**Assignment**
Up to and including the line with "2. 1 DACUM - a", output the records exactly as they appear.

Collected data entries:
════

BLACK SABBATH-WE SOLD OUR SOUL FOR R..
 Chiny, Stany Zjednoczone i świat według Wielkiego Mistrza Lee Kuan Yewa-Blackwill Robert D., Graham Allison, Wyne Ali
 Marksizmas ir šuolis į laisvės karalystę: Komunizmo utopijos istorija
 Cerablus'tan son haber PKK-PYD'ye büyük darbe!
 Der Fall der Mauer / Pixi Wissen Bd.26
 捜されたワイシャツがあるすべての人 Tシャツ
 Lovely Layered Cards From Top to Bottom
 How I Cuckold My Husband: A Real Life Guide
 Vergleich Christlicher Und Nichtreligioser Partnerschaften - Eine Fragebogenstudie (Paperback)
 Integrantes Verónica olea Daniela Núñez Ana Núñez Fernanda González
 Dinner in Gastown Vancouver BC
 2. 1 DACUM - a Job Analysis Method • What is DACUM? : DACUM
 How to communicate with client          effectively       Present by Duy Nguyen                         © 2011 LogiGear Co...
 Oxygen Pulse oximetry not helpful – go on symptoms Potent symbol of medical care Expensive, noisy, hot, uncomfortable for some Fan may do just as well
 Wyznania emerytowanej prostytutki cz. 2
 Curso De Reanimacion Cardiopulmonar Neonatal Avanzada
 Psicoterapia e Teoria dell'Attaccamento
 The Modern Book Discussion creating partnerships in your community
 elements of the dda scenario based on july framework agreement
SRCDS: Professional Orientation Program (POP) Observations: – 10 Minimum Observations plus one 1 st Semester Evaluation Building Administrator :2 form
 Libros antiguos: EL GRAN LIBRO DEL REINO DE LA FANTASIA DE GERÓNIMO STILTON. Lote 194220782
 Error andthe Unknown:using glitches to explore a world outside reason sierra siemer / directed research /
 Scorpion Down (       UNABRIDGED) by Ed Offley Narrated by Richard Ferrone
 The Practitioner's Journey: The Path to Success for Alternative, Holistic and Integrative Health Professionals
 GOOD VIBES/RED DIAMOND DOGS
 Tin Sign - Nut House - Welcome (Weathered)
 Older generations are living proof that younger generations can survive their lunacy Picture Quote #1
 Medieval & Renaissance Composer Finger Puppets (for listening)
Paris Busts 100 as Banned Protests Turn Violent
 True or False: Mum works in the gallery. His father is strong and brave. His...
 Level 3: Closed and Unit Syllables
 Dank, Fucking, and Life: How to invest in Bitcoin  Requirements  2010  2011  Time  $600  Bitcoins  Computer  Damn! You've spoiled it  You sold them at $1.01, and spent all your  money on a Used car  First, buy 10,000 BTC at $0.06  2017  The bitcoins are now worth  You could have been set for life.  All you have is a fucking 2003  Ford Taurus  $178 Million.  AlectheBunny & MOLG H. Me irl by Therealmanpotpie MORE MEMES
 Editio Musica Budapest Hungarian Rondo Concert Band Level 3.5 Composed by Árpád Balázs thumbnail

════

**Exercise output**
BLACK SABBATH-WE SOLD OUR SOUL FOR R..
 Chiny, Stany Zjednoczone i świat według Wielkiego Mistrza Lee Kuan Yewa-Blackwill Robert D., Graham Allison, Wyne Ali
 Marksizmas ir šuolis į laisvės karalystę: Komunizmo utopijos istorija
 Cerablus'tan son haber PKK-PYD'ye büyük darbe!
 Der Fall der Mauer / Pixi Wissen Bd.26
 捜されたワイシャツがあるすべての人 Tシャツ
 Lovely Layered Cards From Top to Bottom
 How I Cuckold My Husband: A Real Life Guide
 Vergleich Christlicher Und Nichtreligioser Partnerschaften - Eine Fragebogenstudie (Paperback)
 Integrantes Verónica olea Daniela Núñez Ana Núñez Fernanda González
 Dinner in Gastown Vancouver BC
 2. 1 DACUM - a Job Analysis Method • What is DACUM? : DACUM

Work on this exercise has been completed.